## begin Source document
# Need Some Help, Motor ID



## oldfart36 (Nov 10, 2015)

Need Some Help, Motor ID

I'll be the first to admit, I don't know much about these "over the front wheel" motor setups! I recently made a deal to buy a barn full of stuff. Picking up a bunch of goodies, and this is in the load. Looks early 60s to me, any info would be apprieciated. Maker, size, Hp, and value. Motor has not been run in years, but is NOT froze up. Thanks, Chris.


----------



## bairdco (Nov 10, 2015)

I think they're a whopping 1 horsepower.  Pretty sure they're the same as the Tanaka bikebug. They had a few different variations over the years. Some had a big ugly shroud that made it look like a vacuum cleaner over your fender.

Value-wise, I've seen them running go for 1-150.


----------



## oldfart36 (Nov 11, 2015)

bairdco said:


> I think they're a whopping 1 horsepower.  Pretty sure they're the same as the Tanaka bikebug. They had a few different variations over the years. Some had a big ugly shroud that made it look like a vacuum cleaner over your fender.
> 
> Value-wise, I've seen them running go for 1-150.





Thanks, Ya, in this load, there is one of those, "looks like it's in a suitcase" motors as well. They are pretty ugly!


----------



## Ross (Nov 13, 2015)

If it sparks a $20. Gas bike carb will make it run great. With new carb you can switch to gravity feed gas tank rather than trying to repair pump and orig. carb. They are pretty cool to ride !


Sent from my iPhone using Tapatalk


----------
## end Source document
## begin Dataset records
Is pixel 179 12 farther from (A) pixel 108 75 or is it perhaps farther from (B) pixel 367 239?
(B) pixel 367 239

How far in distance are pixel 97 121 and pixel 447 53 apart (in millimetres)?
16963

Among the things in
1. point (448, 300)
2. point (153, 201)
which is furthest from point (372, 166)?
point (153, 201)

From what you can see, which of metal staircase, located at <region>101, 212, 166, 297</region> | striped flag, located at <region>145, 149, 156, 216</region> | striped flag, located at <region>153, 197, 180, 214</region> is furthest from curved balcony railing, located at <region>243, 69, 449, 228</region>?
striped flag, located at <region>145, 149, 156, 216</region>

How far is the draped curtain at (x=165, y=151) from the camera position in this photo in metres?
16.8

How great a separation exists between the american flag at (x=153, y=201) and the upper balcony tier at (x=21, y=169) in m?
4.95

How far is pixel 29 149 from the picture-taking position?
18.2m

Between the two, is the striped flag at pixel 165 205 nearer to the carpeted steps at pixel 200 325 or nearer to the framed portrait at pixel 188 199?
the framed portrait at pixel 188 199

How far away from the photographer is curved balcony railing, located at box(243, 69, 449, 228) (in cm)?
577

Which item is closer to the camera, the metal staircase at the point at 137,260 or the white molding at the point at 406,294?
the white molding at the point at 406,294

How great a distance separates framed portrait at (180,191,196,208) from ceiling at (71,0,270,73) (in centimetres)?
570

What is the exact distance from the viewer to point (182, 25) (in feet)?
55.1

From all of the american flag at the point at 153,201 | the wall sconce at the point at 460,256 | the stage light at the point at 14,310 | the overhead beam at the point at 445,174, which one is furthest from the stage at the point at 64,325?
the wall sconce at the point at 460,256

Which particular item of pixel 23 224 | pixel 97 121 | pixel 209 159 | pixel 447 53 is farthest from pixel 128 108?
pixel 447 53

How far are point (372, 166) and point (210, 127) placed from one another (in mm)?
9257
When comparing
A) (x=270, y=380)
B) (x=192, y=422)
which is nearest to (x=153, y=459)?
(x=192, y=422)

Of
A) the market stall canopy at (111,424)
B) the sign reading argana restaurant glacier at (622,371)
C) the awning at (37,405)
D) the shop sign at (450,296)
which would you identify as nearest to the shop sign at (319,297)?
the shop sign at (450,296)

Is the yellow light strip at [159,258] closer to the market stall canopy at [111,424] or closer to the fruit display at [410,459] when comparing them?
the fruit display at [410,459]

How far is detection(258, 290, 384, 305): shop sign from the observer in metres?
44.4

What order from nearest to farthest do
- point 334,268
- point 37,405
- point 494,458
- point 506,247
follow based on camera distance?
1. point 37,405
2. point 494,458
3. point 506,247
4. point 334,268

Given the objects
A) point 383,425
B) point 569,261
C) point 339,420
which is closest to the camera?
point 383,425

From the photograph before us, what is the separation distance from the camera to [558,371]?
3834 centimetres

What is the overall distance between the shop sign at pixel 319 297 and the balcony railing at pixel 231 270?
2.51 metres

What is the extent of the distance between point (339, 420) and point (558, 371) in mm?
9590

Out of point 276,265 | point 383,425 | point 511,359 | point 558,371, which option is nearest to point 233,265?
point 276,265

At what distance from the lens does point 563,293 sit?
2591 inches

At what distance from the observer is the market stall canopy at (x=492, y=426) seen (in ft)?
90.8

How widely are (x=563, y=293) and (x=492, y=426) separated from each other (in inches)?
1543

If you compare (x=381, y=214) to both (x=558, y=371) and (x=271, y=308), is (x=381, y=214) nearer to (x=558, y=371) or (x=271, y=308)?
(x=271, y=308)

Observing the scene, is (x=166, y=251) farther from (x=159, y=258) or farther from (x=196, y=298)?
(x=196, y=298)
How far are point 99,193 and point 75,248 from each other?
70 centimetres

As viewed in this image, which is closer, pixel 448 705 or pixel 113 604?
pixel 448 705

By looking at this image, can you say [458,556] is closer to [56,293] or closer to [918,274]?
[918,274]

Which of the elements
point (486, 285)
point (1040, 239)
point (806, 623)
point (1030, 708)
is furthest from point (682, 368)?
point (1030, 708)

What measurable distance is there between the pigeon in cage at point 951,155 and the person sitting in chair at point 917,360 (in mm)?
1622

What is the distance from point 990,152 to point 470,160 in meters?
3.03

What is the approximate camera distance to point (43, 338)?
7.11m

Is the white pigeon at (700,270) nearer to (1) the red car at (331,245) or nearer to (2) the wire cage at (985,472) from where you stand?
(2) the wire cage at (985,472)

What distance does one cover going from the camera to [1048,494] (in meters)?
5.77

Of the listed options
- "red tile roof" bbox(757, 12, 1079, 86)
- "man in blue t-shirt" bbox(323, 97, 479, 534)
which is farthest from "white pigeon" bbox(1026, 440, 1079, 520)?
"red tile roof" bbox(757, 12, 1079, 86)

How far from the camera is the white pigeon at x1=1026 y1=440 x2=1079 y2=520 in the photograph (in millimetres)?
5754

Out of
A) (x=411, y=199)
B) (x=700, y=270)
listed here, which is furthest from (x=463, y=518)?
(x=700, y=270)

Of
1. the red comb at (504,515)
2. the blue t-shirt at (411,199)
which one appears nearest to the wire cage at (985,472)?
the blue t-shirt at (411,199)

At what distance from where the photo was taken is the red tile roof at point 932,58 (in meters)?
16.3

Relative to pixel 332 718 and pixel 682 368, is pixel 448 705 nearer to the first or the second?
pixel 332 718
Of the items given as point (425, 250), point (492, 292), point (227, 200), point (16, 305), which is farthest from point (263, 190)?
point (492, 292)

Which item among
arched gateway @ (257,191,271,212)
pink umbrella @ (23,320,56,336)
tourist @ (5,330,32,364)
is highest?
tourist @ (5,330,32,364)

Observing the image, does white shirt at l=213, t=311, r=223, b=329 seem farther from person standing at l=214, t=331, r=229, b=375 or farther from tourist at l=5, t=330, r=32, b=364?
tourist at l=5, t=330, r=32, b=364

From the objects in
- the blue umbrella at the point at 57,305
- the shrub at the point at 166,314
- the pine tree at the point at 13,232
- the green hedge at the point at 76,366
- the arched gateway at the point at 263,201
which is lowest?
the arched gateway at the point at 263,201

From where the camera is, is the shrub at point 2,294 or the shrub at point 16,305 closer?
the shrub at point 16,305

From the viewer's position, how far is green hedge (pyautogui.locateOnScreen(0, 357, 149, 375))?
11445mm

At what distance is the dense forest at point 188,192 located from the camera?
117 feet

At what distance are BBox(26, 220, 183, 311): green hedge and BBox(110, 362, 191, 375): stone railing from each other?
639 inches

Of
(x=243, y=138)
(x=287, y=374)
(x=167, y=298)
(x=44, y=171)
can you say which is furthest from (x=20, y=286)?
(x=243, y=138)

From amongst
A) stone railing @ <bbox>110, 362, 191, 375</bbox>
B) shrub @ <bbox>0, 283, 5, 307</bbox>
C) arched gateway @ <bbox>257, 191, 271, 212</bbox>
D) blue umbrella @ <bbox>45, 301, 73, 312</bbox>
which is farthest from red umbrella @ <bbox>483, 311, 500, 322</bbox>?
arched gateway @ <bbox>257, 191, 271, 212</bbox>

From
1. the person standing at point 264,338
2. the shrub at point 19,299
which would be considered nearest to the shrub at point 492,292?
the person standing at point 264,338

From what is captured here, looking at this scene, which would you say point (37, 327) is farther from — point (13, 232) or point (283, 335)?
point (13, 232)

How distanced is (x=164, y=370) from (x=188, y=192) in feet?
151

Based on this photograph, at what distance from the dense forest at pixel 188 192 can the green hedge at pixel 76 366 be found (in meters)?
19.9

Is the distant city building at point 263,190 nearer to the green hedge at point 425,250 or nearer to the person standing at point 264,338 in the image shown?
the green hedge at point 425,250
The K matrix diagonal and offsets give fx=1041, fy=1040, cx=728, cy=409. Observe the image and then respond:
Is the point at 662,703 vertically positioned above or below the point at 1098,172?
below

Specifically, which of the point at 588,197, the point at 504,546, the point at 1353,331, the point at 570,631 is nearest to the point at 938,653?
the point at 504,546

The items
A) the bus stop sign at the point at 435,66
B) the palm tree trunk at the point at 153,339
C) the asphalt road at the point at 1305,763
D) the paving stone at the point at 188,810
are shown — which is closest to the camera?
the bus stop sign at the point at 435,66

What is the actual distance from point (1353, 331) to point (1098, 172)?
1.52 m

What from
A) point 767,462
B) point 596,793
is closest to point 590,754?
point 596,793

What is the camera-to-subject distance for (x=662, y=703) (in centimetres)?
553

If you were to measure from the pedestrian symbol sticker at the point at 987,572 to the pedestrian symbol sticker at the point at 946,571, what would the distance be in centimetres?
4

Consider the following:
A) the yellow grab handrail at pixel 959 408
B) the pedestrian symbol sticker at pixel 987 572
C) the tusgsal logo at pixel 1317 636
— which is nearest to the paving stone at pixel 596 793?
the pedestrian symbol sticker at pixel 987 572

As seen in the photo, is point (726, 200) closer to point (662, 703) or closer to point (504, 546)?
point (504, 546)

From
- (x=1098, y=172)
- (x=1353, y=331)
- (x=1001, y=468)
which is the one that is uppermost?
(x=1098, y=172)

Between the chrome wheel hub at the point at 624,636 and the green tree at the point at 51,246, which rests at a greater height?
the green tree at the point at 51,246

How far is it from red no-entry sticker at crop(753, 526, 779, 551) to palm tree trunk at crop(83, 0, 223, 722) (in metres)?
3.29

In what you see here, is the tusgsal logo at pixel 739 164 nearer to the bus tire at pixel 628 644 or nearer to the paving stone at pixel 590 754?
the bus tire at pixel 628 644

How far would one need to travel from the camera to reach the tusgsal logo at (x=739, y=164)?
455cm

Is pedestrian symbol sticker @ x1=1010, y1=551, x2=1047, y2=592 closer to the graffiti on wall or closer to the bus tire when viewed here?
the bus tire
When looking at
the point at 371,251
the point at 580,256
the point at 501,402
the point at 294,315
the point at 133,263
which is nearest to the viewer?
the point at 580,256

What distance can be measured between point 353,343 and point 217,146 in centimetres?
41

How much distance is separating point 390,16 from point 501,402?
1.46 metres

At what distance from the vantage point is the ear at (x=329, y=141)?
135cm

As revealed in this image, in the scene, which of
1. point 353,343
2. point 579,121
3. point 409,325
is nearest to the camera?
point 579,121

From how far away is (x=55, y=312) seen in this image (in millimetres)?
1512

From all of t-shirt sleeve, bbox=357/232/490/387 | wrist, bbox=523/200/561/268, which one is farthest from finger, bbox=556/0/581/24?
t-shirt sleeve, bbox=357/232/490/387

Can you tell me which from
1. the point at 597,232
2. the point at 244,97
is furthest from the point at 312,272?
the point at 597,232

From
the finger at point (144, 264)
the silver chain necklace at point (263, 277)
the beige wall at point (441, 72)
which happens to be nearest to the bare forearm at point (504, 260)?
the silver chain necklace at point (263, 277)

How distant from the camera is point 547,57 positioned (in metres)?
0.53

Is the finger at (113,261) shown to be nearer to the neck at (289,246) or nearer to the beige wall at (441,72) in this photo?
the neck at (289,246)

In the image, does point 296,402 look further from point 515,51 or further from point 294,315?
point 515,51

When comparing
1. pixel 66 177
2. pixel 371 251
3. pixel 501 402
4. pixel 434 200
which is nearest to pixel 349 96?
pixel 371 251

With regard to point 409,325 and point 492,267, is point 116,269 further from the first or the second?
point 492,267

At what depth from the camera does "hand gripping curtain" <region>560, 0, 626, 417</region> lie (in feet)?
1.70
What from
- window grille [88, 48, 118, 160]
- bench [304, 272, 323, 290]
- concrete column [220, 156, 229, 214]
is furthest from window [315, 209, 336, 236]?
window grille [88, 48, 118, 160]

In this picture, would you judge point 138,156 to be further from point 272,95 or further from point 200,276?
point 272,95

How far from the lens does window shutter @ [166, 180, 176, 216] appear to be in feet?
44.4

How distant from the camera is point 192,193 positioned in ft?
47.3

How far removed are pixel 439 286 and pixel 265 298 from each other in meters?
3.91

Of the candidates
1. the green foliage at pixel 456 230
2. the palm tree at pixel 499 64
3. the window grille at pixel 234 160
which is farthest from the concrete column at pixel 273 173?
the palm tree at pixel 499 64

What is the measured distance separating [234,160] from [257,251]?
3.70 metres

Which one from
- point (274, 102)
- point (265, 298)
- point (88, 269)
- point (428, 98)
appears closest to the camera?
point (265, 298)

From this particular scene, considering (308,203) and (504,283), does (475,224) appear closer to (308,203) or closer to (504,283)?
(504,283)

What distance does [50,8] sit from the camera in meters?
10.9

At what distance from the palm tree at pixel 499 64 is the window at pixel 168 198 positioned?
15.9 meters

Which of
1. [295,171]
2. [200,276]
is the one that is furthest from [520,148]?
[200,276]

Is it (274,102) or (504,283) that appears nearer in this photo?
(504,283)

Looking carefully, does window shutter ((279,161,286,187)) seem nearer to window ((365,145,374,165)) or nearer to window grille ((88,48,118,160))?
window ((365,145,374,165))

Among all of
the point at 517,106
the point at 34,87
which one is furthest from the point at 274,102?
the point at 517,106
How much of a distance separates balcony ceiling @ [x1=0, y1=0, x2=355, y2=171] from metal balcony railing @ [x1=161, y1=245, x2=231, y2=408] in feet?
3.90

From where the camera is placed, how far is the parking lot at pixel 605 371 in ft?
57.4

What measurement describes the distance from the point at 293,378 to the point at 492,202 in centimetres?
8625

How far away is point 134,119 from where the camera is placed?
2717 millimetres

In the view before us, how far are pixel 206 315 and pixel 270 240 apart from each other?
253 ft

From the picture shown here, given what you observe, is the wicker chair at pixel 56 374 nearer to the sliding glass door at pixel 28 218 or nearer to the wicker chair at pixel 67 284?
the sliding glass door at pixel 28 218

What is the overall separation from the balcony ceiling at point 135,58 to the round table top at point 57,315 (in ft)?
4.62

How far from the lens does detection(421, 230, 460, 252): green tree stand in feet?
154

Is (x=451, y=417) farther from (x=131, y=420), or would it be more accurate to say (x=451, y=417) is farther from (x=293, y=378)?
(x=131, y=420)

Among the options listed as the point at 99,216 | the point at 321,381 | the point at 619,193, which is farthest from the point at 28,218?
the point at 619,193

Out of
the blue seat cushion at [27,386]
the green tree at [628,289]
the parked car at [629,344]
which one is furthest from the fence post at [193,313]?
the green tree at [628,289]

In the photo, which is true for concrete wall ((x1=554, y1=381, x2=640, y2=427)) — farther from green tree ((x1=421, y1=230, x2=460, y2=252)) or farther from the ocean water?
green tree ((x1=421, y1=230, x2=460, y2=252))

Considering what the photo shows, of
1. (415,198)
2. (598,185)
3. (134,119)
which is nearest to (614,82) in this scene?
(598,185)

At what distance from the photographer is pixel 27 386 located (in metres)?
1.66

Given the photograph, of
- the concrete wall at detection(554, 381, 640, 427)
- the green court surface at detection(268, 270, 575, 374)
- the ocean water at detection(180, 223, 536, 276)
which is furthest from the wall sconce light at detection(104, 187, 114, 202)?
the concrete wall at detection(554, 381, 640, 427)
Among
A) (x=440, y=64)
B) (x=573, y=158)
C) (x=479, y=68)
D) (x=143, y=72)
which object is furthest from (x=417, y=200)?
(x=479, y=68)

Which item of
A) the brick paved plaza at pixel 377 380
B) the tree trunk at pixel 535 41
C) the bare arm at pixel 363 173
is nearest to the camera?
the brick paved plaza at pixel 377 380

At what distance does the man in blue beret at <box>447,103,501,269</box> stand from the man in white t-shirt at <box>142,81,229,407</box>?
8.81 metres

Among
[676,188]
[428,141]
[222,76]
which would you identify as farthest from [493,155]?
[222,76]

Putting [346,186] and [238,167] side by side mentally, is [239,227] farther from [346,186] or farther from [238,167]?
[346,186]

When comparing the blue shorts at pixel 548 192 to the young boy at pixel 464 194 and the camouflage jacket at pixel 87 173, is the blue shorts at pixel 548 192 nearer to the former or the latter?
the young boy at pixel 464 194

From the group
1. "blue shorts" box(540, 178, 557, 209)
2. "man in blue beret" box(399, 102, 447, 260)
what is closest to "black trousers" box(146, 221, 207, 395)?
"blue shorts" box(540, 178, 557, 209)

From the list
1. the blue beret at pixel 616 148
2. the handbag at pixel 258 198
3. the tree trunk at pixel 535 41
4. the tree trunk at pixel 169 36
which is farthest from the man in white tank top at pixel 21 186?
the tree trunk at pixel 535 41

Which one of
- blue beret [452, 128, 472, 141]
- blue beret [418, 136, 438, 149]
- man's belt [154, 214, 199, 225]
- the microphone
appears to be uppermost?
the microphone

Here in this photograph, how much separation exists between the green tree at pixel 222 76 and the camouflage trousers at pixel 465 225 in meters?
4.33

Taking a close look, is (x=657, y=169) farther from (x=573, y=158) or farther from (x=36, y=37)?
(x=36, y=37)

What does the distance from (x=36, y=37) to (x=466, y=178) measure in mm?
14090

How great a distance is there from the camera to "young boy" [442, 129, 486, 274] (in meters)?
## end Dataset records
-- Requirement 1 --
Please retype the part of the motor thread above starting with "## Ross (Nov" and going on through "cool to ride !".
-- Requirement 2 --
Translate this sentence from the motor thread into Spanish: "They had a few different variations over the years."

-- Worked solution 1 --
## Ross (Nov 13, 2015)

If it sparks a $20. Gas bike carb will make it run great. With new carb you can switch to gravity feed gas tank rather than trying to repair pump and orig. carb. They are pretty cool to ride !

-- Worked solution 2 --
Tuvieron algunas variantes diferentes a lo largo de los años.